Hierarchical Nanospheres toward Flame-Retardant, Mechanically Strong, and Low-Toxicity Epoxy Resins

To endow epoxy resins (EPs) with outstanding flame-retardant and smoke-inhibiting effects, a multifunctional nanoparticle (SCP) has been designed and prepared via a simple approach, wherein Cu2O, melamine, and phosphorus-containing flame retardants were successively deposited onto the surface of silica nanospheres. The incorporation of a low addition amount of 2 wt % SCP within the EP demonstrates a significant improvement in flame retardancy. This enhancement is evidenced by a notable increase in the limiting oxygen index to 29.2% and attainment of a V-1 rating in the vertical burning test, in contrast to the respective values of 23.8% and no rating for unmodified EP, respectively. Moreover, the total smoke production, peak of heat release rate, and peak production rate of CO of EP/SCP-2 during the cone calorimeter test decreased by 10.2%, 26.1%, and 37.0%, respectively. Besides, the incorporation of 2 wt % SCP also endows the EP composites with commendable mechanical properties and glass transition temperature (Tg), as evidenced by a 22.5% increase in impact strength, an 8.1% rise in tensile strength, and a 9.5% increase in Tg, comparing with the unmodified EP. The flame-retardant mechanism analysis revealed that SCP functions within epoxy resin through both gas-phase and condensed-phase mechanisms. Overall, the proposed multifunctional nanoparticle strategy presents promising approaches for simultaneously enhancing the fire safety and mechanical performance of polymer materials.

Task to carry out: In the abstract on flame-retardant epoxy resins, what limiting oxygen index did the epoxy containing 2 wt % SCP reach?

Information shown:
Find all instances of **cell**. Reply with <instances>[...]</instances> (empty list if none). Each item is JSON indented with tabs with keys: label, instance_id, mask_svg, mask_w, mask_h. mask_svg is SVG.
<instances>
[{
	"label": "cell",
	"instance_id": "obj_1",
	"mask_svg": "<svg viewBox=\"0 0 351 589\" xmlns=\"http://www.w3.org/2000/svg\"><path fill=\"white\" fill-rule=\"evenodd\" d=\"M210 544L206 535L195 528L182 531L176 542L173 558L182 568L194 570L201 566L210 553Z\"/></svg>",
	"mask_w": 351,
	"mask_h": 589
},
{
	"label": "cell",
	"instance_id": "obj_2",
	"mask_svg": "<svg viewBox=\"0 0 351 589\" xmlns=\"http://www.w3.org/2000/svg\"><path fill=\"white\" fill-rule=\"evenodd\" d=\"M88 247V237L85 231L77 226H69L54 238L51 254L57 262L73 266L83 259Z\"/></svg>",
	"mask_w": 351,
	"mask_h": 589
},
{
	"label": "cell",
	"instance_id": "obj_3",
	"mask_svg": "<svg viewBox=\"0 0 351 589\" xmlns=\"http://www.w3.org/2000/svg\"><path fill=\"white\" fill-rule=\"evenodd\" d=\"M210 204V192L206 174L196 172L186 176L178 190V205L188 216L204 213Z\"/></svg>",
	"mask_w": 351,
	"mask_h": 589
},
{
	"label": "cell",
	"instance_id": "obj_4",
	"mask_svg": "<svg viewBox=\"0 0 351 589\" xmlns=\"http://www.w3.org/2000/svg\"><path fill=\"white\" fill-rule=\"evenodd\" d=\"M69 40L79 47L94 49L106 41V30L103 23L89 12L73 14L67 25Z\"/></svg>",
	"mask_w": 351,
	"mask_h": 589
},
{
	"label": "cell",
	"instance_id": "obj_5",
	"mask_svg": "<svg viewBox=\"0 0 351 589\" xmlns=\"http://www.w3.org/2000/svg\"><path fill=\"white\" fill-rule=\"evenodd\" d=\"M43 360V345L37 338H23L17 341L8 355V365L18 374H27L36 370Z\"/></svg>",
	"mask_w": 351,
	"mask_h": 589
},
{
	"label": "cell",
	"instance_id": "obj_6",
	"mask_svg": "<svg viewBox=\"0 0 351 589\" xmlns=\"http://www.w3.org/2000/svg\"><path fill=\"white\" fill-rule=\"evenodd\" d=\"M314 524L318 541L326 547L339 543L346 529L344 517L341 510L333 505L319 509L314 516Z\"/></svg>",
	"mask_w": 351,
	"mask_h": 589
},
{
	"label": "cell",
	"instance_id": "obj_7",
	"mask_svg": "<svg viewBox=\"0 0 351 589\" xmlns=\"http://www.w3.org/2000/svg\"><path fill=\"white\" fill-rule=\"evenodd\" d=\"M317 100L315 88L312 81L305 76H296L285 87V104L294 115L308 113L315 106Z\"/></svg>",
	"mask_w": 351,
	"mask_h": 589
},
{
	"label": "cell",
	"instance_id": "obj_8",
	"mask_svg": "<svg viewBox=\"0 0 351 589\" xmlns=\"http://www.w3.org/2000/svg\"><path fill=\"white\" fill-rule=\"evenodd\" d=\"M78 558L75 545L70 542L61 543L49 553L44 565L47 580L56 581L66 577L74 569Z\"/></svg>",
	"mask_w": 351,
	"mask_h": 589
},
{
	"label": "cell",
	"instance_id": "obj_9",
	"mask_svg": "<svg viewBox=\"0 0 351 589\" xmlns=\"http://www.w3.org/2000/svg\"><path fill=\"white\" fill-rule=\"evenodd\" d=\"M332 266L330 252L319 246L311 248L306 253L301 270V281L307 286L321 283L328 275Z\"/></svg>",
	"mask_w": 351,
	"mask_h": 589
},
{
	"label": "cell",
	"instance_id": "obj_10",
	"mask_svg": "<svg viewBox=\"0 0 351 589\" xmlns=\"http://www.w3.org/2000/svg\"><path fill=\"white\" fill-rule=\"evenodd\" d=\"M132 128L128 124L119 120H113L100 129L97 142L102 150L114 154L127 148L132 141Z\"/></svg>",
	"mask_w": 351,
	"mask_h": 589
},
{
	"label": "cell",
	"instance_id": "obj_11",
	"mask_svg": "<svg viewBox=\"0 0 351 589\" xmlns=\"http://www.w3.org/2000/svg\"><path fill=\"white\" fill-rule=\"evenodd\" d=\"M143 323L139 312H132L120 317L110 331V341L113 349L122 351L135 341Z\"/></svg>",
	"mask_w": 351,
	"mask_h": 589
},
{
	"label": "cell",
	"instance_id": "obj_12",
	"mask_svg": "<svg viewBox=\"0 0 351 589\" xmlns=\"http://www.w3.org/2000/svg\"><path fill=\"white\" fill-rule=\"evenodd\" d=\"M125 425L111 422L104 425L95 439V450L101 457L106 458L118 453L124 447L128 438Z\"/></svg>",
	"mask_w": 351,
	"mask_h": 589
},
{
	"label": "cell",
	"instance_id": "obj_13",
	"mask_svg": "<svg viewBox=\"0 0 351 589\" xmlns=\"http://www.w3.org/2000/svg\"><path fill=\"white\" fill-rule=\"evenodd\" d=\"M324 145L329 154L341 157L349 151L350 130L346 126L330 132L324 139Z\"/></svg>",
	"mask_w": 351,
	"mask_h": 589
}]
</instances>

Answer to this task: 29.2%